Imogen’s final moments on this earth were captured in footage taken by AnimalKIND Qld. It was devastatingly difficult to witness. She had been failed by a system that views her kind as commodities rather than someones. When I first read her story, she was already gone. I felt that familiar, heavy wave of helplessness, that desperate human ache to reach backward through time, to ease her pain and to alter her fate.

We cannot change the past, but as Ken Poirot reminds us, “We can only take action in the present and, therefore, change the future.” And in Imogen’s case, we can only choose what we do with the grief she leaves behind. I realised that while I couldn’t protect her body, nor could her friends, I could lend my voice to her spirit.

It made me think of sliding door moments.

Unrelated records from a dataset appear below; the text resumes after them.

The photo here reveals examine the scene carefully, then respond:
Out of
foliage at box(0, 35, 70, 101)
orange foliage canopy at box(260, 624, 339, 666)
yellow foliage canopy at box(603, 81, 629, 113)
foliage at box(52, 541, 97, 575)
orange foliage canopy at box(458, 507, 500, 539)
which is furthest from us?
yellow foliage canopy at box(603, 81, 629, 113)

The thin, invisible line that separates a life of suffering from a life of sanctuary.

It is the line that defined Edgar Alan Pig. And it is the exact same line that brought dear Polly to me and saved my beloved Ruby and so many more.

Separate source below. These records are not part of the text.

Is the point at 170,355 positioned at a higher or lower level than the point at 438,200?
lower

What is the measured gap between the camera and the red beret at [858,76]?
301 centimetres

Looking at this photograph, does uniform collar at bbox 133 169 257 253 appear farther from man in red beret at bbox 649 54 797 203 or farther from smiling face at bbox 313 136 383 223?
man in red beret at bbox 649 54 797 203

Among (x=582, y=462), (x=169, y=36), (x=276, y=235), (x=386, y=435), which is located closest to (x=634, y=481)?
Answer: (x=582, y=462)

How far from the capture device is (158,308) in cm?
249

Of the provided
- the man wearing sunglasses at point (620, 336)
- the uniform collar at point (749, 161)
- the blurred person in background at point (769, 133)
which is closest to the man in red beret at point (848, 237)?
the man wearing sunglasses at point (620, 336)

Gentle and forgiving Ruby stood on the absolute precipice of human destruction. A gun was loaded for her. Yet her story didn’t end there because a human hand hesitated and a heart pivoted. And in that single, microscopic fracture of a second, a choice was made to lean into kindness instead of violence.

The stark difference between Imogen’s tragedy and the beautiful lives of Edgar, Polly and Ruby does not lie in fate or luck. It rests entirely in the moment of our choice. It rests in human hands and the hearts of those who refuse to look away.

That is where our true power resides.

What struck me most about the collective outpouring of emotion to Imogen’s image was the profound, universal recognition of animal sentience. People saw her capacity to suffer, but more than that, they saw the deep empathy of the pigs who returned to her side to offer comfort when humanity would not.

But should have.

Those pigs showed us the purest form of power: the refusal to look away from suffering.

We have the power to turn this world around. We hold the keys to the sliding doors. Every time we choose compassion over convenience, we rewrite the script for millions of unnamed someones just like her.

Though Imogen’s life ended in cruelty, her story must not end in defeat. May it instead ignite a revolution of the heart.

Rest in power, sweet Imogen. We have the watch from here.